Publicacao/Comunicacao
Intimação - DESPACHO
RECURSO CÍVEL Nº 6010783-64.2025.4.06.3816/MG
RECORRENTE: MARINEIVA MEDINA (AUTOR)
ADVOGADO(A): IVAN QUEIROZ LACERDA (OAB MG084783)
ADVOGADO(A): MATHEUS SILVA PEREIRA (OAB MG196062)
DESPACHO/DECISÃO
Trata-se de recurso inominado interposto contra a sentença de evento 20.1, que julgou improcedente o pedido inicial de concessão de BPC/LOAS deficiente.
Nos termos do art. 203, V, da Constituição Federal, o benefício assistencial, no valor de um salário mínimo mensal, é devido à pessoa com deficiência ou idosa que comprove não possuir meios de prover a própria subsistência nem de tê-la suprida por sua família.
Considera-se pessoa com deficiência, para fins de concessão do benefício assistencial, aquela que possui impedimento de longo prazo, com duração mínima de dois anos, de natureza física, mental, intelectual ou sensorial que, em interação com uma ou mais barreiras, possa obstruir sua participação plena e efetiva na sociedade em igualdade de condições com as demais pessoas, consoante o disposto nos §§ 2º e 10 do art. 20 da Lei nº 8.742/1993.
A Súmula 48 da TNU estabelece que o conceito de pessoa com deficiência, que não se confunde necessariamente com a situação de incapacidade laborativa, exige a configuração de impedimento de longo prazo com duração mínima de 2 anos, a ser aferido no caso concreto, desde o início do impedimento até a data prevista para a sua cessação.
No caso concreto, a improcedência do pedido foi fundamentada na ausência de deficiência, conforme laudo médico pericial de evento 12.1, o qual concluiu que a parte autora, embora portadora de dorsalgia, não apresenta impedimento de longo prazo.
Todavia, razão assiste à parte recorrente ao impugnar o laudo apresentado, visto que é extremamente lacônico nas respostas aos quesitos, não tendo o perito lançado quaisquer fundamentos para sustentar as suas conclusões.

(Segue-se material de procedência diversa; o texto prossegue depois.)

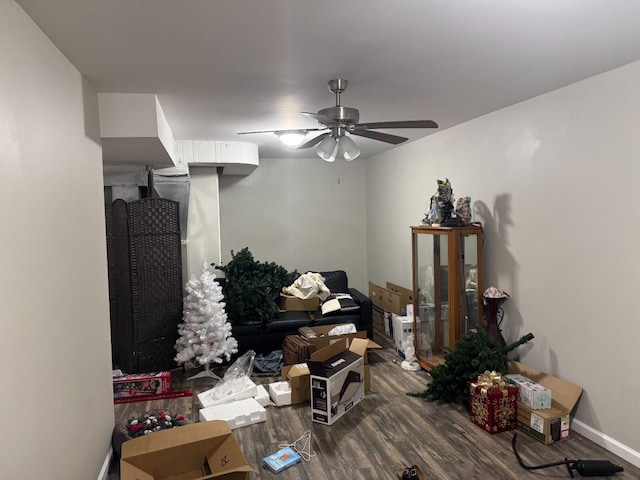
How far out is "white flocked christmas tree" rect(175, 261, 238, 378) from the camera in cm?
420

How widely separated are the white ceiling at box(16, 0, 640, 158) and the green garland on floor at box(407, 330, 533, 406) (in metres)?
1.87

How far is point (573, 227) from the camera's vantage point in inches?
120

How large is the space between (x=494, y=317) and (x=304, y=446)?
1.84 m

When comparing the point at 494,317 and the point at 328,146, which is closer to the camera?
the point at 328,146

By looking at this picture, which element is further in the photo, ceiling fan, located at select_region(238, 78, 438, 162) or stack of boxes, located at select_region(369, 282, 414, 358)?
stack of boxes, located at select_region(369, 282, 414, 358)

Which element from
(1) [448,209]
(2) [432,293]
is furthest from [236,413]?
(1) [448,209]

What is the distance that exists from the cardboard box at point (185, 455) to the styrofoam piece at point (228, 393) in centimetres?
96

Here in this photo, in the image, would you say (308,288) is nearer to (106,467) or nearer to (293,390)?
(293,390)

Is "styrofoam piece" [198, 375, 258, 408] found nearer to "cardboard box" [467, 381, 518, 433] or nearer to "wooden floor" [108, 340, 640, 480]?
"wooden floor" [108, 340, 640, 480]

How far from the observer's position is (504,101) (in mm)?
3406

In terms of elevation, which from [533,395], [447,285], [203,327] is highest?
[447,285]

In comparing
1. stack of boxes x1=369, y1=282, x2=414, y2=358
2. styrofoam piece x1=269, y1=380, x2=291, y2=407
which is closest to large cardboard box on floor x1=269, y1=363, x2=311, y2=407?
styrofoam piece x1=269, y1=380, x2=291, y2=407

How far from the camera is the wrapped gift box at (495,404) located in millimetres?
3084

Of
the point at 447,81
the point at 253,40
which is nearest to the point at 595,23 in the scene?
the point at 447,81
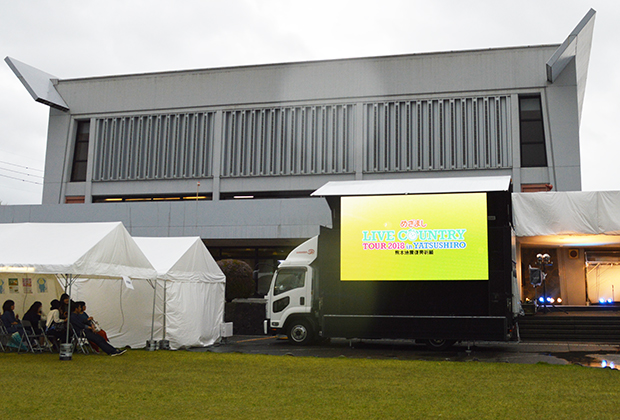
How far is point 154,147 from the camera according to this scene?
31.0m

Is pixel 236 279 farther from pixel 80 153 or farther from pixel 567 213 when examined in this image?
pixel 80 153

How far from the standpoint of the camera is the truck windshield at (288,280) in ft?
56.3

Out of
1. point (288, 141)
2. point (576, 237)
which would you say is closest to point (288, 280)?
point (576, 237)

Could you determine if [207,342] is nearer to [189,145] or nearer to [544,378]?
[544,378]

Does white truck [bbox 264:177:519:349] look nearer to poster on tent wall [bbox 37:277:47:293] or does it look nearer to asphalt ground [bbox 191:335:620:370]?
asphalt ground [bbox 191:335:620:370]

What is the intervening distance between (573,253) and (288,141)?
1384 centimetres

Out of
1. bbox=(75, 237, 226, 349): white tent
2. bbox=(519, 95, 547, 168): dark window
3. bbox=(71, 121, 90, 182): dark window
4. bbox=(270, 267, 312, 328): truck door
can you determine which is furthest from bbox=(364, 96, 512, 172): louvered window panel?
bbox=(71, 121, 90, 182): dark window

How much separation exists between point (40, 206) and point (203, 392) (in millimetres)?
21844

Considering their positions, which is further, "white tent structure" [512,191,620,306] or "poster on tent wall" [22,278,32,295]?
"white tent structure" [512,191,620,306]

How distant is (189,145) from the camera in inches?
1209

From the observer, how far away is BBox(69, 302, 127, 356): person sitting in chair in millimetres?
13242

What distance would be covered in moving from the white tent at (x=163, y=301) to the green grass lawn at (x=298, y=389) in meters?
2.78

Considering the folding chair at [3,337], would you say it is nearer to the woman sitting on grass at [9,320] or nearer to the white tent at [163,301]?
the woman sitting on grass at [9,320]

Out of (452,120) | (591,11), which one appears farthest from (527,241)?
(591,11)
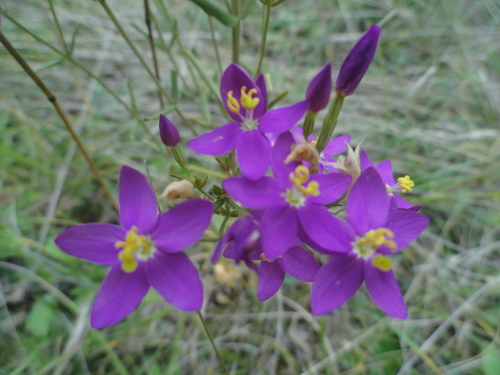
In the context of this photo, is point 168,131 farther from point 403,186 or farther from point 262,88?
point 403,186

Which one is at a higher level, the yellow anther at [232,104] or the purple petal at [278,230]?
the yellow anther at [232,104]

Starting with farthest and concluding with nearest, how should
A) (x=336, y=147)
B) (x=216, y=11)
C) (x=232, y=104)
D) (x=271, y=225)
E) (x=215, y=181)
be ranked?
(x=215, y=181) < (x=336, y=147) < (x=216, y=11) < (x=232, y=104) < (x=271, y=225)

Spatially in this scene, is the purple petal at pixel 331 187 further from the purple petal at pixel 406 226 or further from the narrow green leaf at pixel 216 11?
the narrow green leaf at pixel 216 11

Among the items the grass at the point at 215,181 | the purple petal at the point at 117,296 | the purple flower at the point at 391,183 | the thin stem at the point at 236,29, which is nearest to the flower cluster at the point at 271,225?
the purple petal at the point at 117,296

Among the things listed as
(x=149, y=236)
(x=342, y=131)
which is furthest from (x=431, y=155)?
(x=149, y=236)

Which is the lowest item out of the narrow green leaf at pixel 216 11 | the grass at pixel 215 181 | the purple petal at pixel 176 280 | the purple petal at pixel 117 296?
the grass at pixel 215 181

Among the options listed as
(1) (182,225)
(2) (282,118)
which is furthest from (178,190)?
(2) (282,118)

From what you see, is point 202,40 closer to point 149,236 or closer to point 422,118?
point 422,118
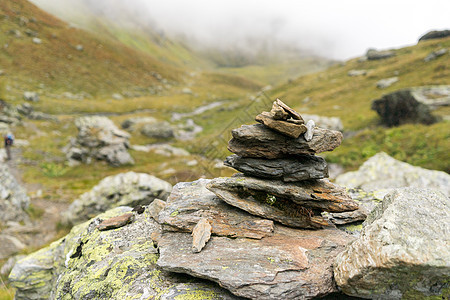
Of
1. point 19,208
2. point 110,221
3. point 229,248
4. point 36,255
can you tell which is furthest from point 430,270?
point 19,208

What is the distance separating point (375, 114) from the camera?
145 feet

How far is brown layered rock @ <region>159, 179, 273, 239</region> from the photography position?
7.72 m

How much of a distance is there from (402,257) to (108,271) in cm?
854

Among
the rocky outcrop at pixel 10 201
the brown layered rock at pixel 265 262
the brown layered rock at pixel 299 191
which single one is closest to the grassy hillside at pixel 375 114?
the brown layered rock at pixel 299 191

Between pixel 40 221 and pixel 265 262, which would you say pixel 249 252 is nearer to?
pixel 265 262

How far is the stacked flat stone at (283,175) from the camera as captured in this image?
24.7 feet

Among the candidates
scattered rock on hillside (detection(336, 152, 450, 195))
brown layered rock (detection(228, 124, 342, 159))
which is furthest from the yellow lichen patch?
scattered rock on hillside (detection(336, 152, 450, 195))

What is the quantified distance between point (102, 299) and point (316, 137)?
848cm

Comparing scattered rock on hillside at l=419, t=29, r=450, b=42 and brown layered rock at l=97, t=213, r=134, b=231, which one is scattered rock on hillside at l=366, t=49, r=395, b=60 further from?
brown layered rock at l=97, t=213, r=134, b=231

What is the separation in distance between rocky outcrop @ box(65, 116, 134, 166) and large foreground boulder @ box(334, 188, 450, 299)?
135ft

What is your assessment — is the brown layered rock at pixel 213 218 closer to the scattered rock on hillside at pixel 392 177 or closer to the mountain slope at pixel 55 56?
the scattered rock on hillside at pixel 392 177

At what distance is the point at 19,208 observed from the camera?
73.0ft

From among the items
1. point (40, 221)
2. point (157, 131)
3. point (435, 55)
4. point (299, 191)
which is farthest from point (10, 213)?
point (435, 55)

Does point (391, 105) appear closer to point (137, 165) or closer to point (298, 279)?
point (298, 279)
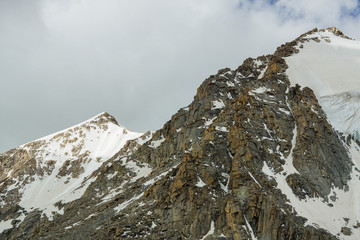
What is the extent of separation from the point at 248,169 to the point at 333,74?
6655 centimetres

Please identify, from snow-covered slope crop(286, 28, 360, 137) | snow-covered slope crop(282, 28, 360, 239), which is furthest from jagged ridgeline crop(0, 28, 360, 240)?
snow-covered slope crop(286, 28, 360, 137)

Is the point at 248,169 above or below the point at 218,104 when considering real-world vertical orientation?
below

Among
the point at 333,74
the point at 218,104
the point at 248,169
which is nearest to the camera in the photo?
the point at 248,169

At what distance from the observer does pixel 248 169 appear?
316 feet

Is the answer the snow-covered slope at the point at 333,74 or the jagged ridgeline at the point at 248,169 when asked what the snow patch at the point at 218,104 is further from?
the snow-covered slope at the point at 333,74

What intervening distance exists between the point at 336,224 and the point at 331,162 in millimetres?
21247

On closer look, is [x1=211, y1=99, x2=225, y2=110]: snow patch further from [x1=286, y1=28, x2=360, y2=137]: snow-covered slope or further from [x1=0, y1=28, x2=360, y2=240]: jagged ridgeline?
[x1=286, y1=28, x2=360, y2=137]: snow-covered slope

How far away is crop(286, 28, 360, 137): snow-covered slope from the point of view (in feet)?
416

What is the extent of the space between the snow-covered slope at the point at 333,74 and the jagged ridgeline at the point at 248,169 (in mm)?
452

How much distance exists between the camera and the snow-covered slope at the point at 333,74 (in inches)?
4992

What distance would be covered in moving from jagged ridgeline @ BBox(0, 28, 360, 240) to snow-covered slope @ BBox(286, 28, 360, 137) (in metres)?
0.45

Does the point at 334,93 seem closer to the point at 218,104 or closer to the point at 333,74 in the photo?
the point at 333,74

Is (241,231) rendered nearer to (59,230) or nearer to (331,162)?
(331,162)

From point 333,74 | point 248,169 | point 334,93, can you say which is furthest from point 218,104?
point 333,74
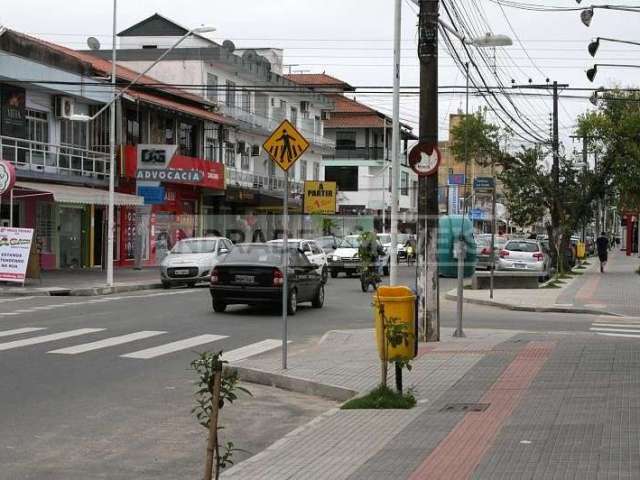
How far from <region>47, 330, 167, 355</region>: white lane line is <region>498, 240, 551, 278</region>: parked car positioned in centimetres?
2355

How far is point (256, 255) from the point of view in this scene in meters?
21.1

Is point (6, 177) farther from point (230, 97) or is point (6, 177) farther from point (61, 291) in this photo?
point (230, 97)

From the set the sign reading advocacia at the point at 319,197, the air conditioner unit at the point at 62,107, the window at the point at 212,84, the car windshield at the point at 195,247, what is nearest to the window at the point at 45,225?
the air conditioner unit at the point at 62,107

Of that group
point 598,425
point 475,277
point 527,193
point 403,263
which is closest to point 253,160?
point 403,263

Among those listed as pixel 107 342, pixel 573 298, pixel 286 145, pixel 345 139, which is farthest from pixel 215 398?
pixel 345 139

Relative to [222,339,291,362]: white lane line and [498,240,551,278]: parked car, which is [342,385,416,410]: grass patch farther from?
[498,240,551,278]: parked car

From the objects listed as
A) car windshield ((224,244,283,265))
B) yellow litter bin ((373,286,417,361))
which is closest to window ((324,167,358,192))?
car windshield ((224,244,283,265))

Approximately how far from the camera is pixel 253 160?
56125mm

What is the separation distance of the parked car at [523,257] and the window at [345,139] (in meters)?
40.9

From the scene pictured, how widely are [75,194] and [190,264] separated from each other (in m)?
5.22

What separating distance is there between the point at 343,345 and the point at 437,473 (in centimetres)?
824

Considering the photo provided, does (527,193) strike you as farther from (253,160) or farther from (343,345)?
(343,345)

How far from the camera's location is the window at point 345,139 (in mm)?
79000

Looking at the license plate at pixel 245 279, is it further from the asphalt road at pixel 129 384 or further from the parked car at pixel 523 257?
the parked car at pixel 523 257
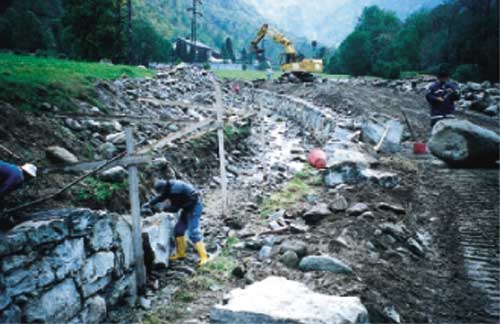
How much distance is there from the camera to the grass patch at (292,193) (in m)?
8.61

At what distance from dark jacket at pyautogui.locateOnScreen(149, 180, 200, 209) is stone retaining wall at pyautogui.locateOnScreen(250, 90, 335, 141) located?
28.1 feet

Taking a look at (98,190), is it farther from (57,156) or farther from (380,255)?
(380,255)

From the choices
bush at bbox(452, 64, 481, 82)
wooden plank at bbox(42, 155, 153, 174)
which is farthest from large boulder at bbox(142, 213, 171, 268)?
bush at bbox(452, 64, 481, 82)

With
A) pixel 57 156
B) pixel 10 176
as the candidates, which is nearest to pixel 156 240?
pixel 57 156

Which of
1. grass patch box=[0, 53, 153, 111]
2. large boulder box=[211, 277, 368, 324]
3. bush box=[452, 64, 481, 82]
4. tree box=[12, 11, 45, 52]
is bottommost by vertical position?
large boulder box=[211, 277, 368, 324]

Não há no laudo nenhuma menção quanto ao exame físico, estado mental, histórico de saúde, entre outras informações essenciais para elucidar as reais condições de saúde da parte.
Conquanto não se exija uma argumentação exaustiva nas respostas dadas aos quesitos formulados, é indispensável que, ao menos, fique claro no laudo o método pelo qual o periciando foi avaliado e as conclusões do perito, o que não ocorreu na hipótese.
Logo, impõe-se a anulação da sentença, determinando-se a realização de novo laudo pericial. O perito deverá avaliar a situação de saúde da parte autora e, com base no exame clínico e nos documentos médicos juntados aos autos, indicar fundamentadamente se há deficiência nos moldes exigidos pela legislação (art. 20, §§ 2º e 10, da Lei nº 8.742/1993). Às partes deve ser assegurado o direito de apresentar quesitos.
Recurso inominado provido para anular a sentença e determinar a realização de nova perícia médica.
Sem condenação em custas e honorários advocatícios, nos termos do art. 55 da Lei nº 9.099/95.
Intimem-se. Nada sendo requerido, certifique-se o trânsito em julgado e encaminhem-se os autos à Vara de origem.
Juiz de Fora/MG, data da assinatura.